Posted on October 6, 2016

The Alcohol Health Alliance is in the news today, reporting on the fact that it is possible to buy alcohol very cheaply. For example, the AHA's latest report says: 'Both Asda and Tesco were found to be selling perry at 19p per unit, while Morrisons were selling cider at 20p per unit and Sainsbury’s stocked perry at 22p per unit.' The AHA's chairman, Sir Ian Gilmore, said 'In spite of a government commitment to tackle cheap, high-strength alcohol, these products are still available at pocket money prices. Harmful drinkers and children are still choosing the cheapest products - predominantly white cider and cheap vodka.'

What is to be done? Surprise, surprise, Gilmore's answer is to make booze more expensive: 'We need to make excessively cheap alcohol less affordable through the tax system, including an increase in cider duty. It’s not right that high strength white cider is taxed at a third of the rate for strong beer. In addition, we need minimum unit pricing. This would target the cheap, high strength products drunk by harmful drinkers whilst barely affecting moderate drinkers, and it would leave pub prices untouched.'

There are a few problems with the temperance lobby's demands. First, most people are not remotely heavy drinkers, consuming levels of alcohol that are at worst harmless and at best beneficial to health. The AHA seems to think that drinking cheap booze is a problem in itself. That sounds awfully like snobbery.

Secondly, the comparative cheapness of some ciders and perries should alert us to something else: the high taxes charged on almost every other kind of alcohol. Duty rates for various types of alcohol are:

cider and perry:
38 pence per litre, rising to £2.69 per litre for anything over 7.5% alcohol

most wines:
£2.78 per litre

beer:
18 pence for each per cent of alcohol per litre (with an extra duty for strong beers)

spirits: 
£27.66 for every litre of pure alcohol

So, Frosty Jack's costs about £1.20 per litre, of which nearly half the price is duty and VAT. For a very cheap bottle of vodka, more than 80 per cent of the cost could be duty and VAT. (A quick visit to the Eastern Europe offers a handy reminder of just how cheap booze is when tax rates are more in keeping with other consumer products.)

But the most egregious idea in the AHA's latest tirade is the use of the term 'pocket-money prices', dealing a heavy hint that these products are aimed directly at children. The trouble is that selling alcohol to children is illegal - and rightly so. Of course, children will often be able to get hold of it one way or another, but the law is clear and correct. Alcohol should be an adult choice.

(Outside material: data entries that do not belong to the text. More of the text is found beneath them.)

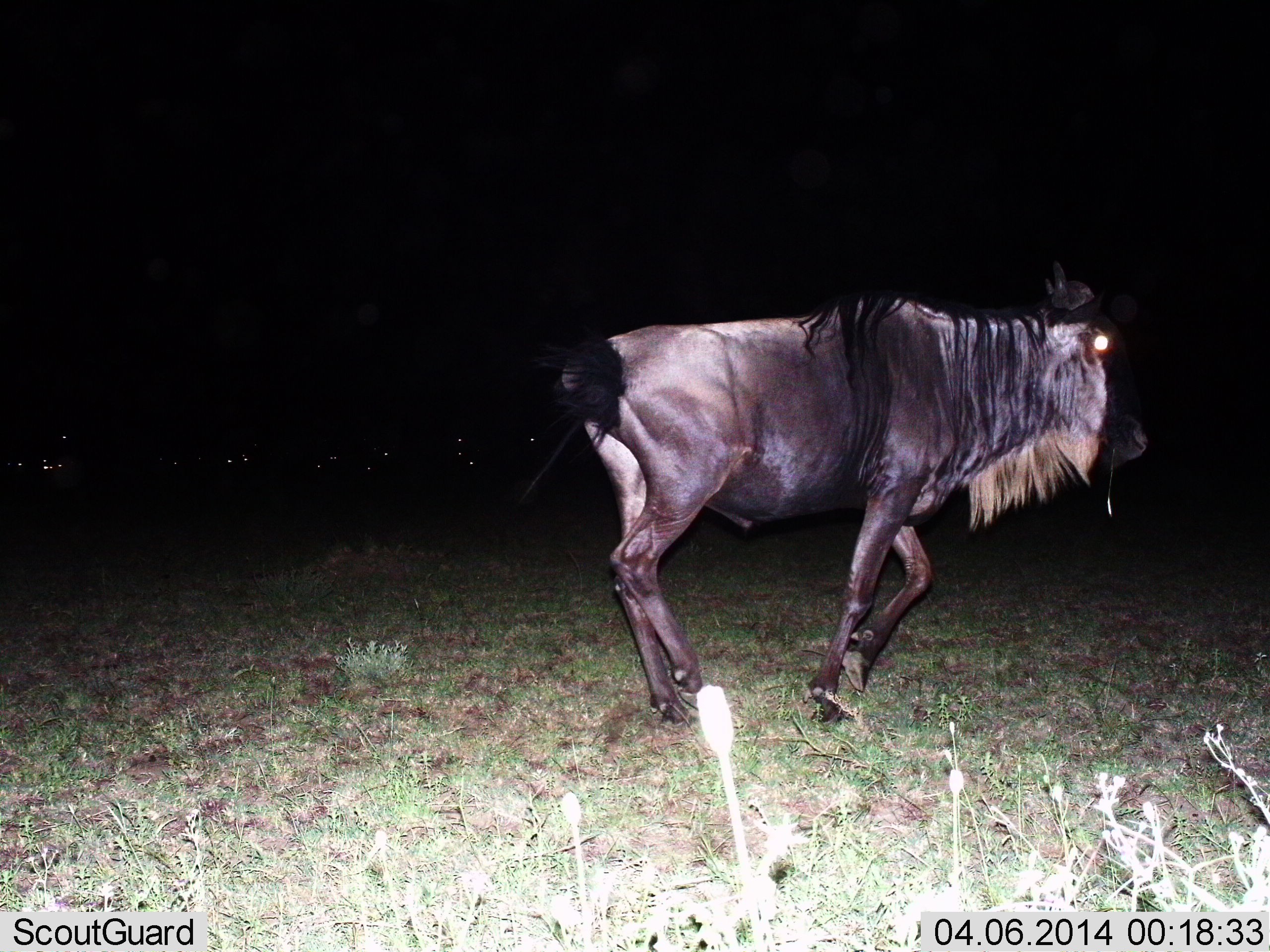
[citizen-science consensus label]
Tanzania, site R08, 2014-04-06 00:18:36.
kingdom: Animalia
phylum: Chordata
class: Mammalia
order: Artiodactyla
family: Bovidae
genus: Connochaetes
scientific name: Connochaetes taurinus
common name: blue wildebeest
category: wildebeest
Wildebeest (blue wildebeest) (Connochaetes taurinus), count 1. Behavior (volunteer vote fractions): standing 0%, resting 9%, moving 100%, interacting 0%. Young present (vote fraction): 0%. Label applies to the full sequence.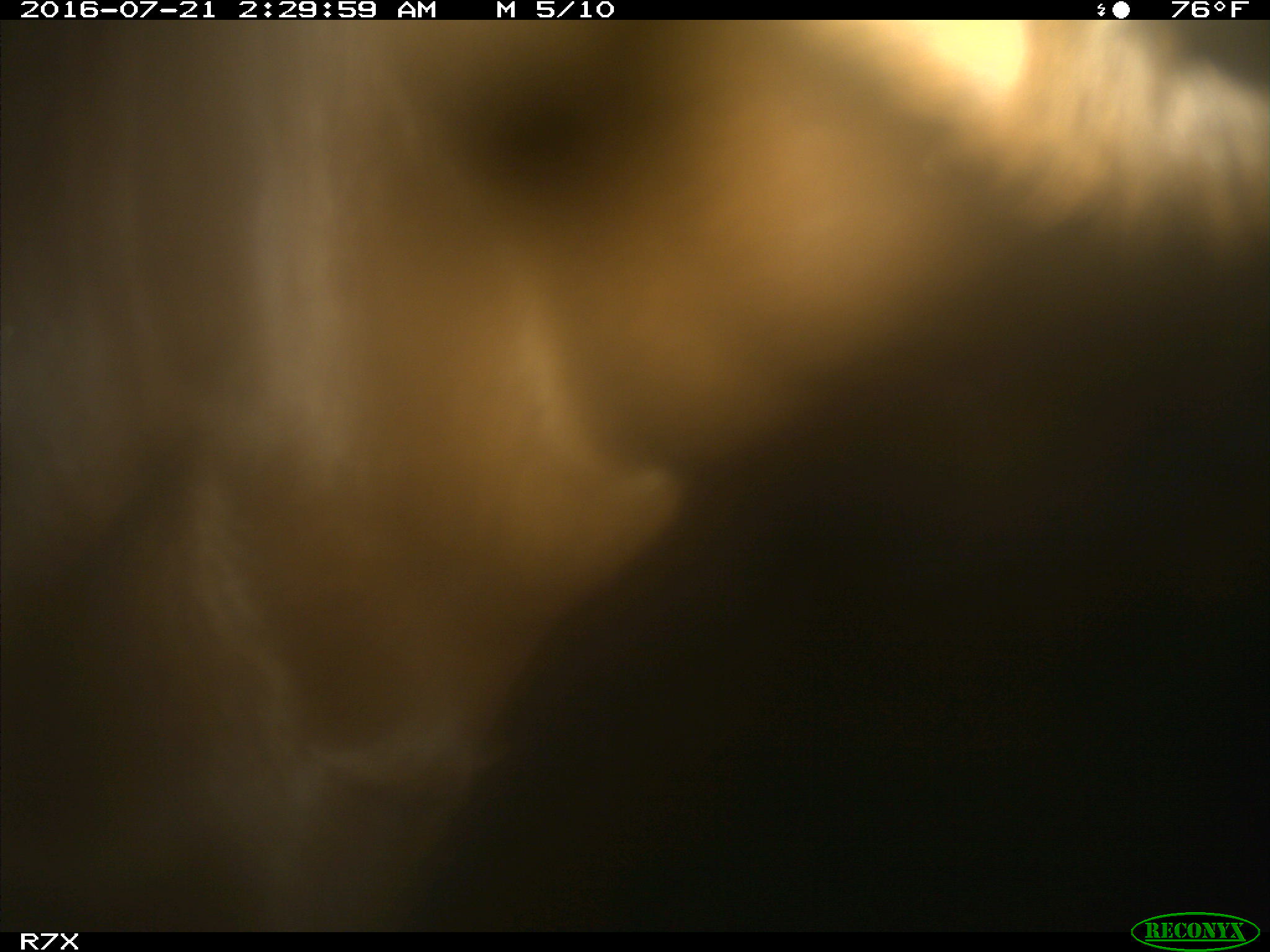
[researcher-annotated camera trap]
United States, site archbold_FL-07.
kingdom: Animalia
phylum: Chordata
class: Mammalia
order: Artiodactyla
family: Bovidae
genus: Bos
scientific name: Bos taurus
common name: domestic cow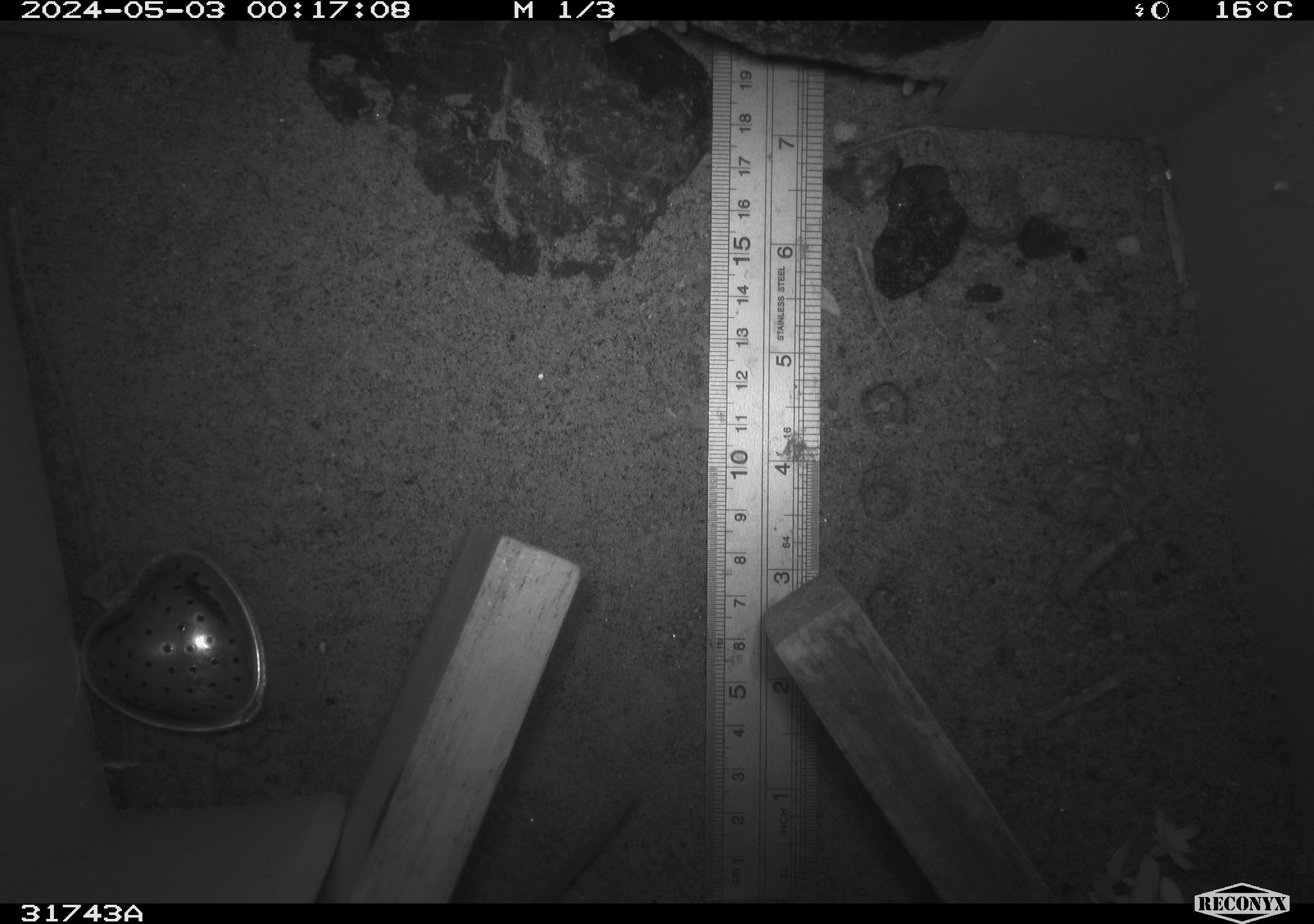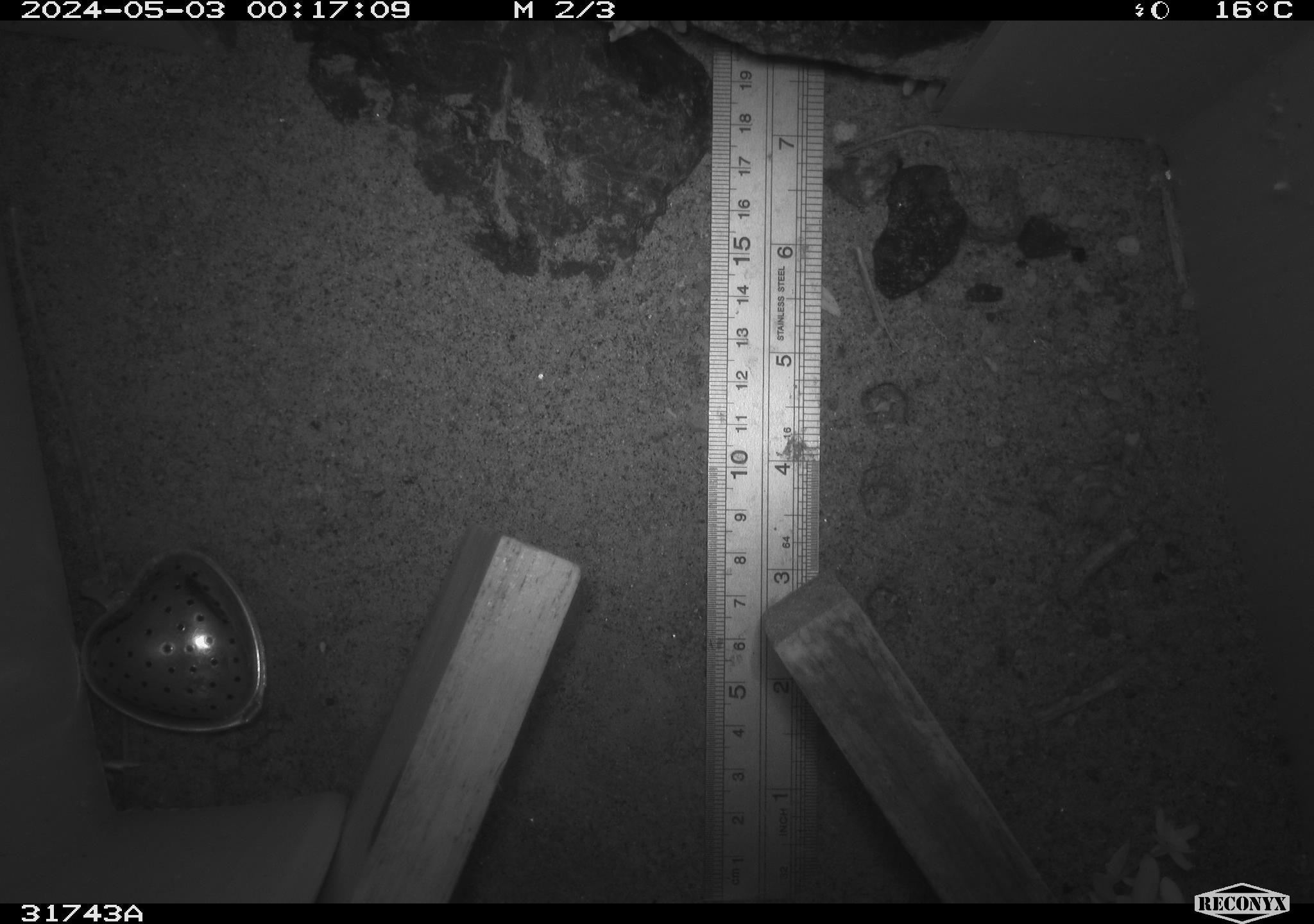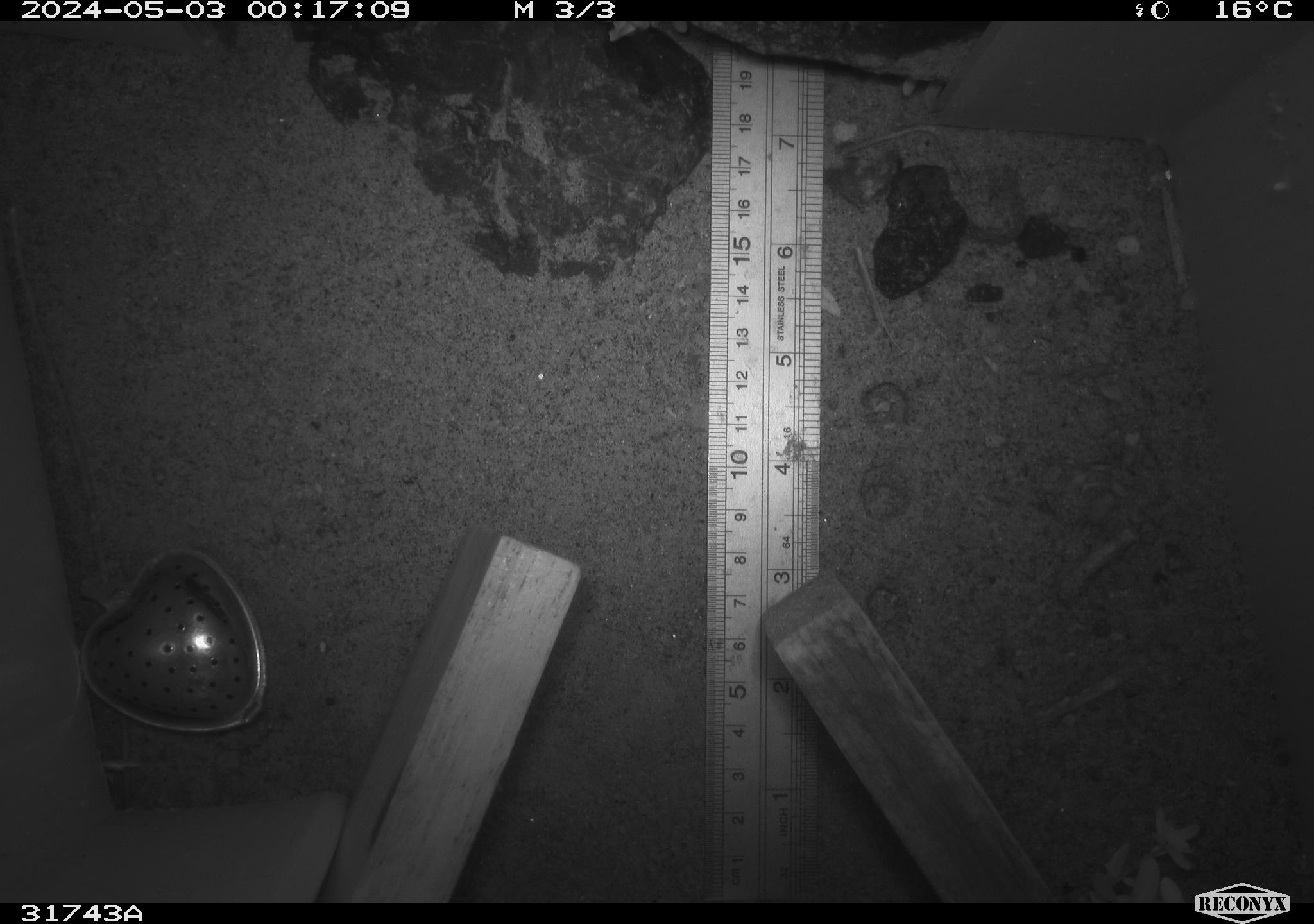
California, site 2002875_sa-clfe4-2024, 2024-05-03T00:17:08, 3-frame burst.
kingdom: Animalia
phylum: Chordata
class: Mammalia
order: Rodentia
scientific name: Rodentia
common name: rodent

Equally, when we become adults, we shouldn't be robbed by the exchequer in the name of protecting our good health. If someone on a low income, for example, wants to enjoy a drink, they shouldn't be prevented from doing so by onerous taxes. Nor should they have to drink Frosty Jack's - not the most subtle of drinks - in order to be able to get a 'buzz' if they want one. Indeed, we should be able to choose to get drunk whenever we want. If we get ourselves into trouble as a result, being drunk is no defence. But most people just want to relax with a drink and shouldn't be prevented from doing so - or be fleeced by the taxman - for the privilege.

Far from making booze even more expensive, we should be demanding lower alcohol taxes, so we can spend the cash saved on something else - or buy better booze instead.